Nos últimos dias, um vídeo do casamento da influenciadora Franciny Ehlke com o bilionário Tony Maleh viralizou na internet. E o motivo não foi pelo luxo da cerimônia e muito menos pelo vestido da noiva, que arrasou na escolha... mas sim por seu discurso repleto de palavras no diminutivo.
"Nada mais faz sentido longe de ti e você é minha metadinha. Eu não consigo nem lembrar o que era viver uma vida sem você, meu momo, que me deixou tão segurinha, tão feliz e motivada", disse a famosa em um trecho que viralizou como trend nas redes sociais. O discurso, inclusive, acabou em piada até nos comentários de suas publicações.

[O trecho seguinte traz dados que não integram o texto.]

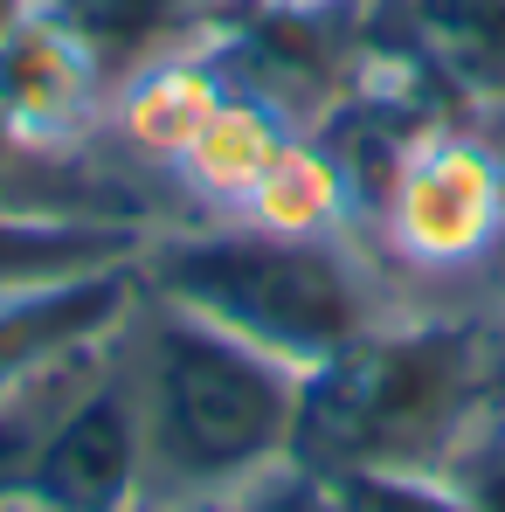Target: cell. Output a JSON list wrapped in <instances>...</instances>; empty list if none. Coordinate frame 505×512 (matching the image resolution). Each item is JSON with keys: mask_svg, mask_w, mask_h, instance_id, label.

Apesar das críticas e piadas, tanto pela linguagem do diminutivo usado por Franciny, quanto pelos apelidos carinhosos ao marido, que foi chamado de 'momo', o vídeo também levantou muitos questionamentos sobre a forma de se falar e o que ela pode implicar em relação à personalidade e o modo de se portar das pessoas.

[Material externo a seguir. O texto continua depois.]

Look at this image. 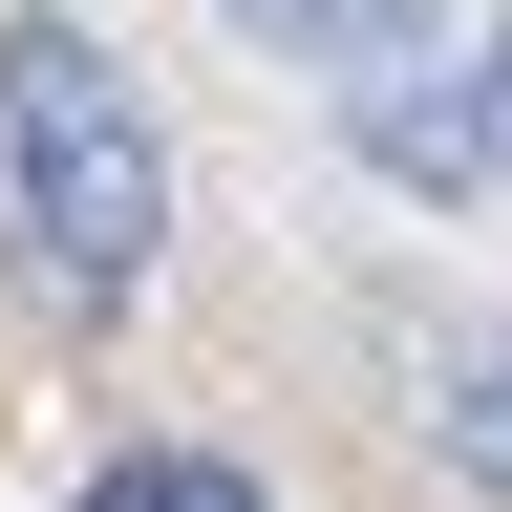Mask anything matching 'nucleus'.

Afinal de contas, o que a psicologia diz sobre isso?
Sabe aquela pessoa que nunca pede só "um café", mas sim "um cafezinho"? Ou quem chega "só um pouquinho mais tarde"? Esse costume de falar no diminutivo, tão comum no português do dia a dia, vai muito além de uma questão de estilo e revela aspectos do modo como nos comunicamos.
Na psicologia da linguagem, os diminutivos são vistos como uma forma de aproximar e suavizar. Usar palavras como "casinha" ou "roupinha" cria uma sensação de carinho, acolhimento e até empatia. Ao mesmo tempo, ajuda a reduzir o impacto de mensagens diretas, as tornando mais leves e agradáveis.
Especialistas explicam que esse tipo de linguagem também favorece a criação de vínculos já que, ao recorrer a diminutivos, as pessoas demonstram afeto e constroem uma comunicação mais íntima e calorosa. Além disso, pesquisas sobre comportamento linguístico mostram ainda que expressões no diminutivo provocam reações emocionais mais positivas.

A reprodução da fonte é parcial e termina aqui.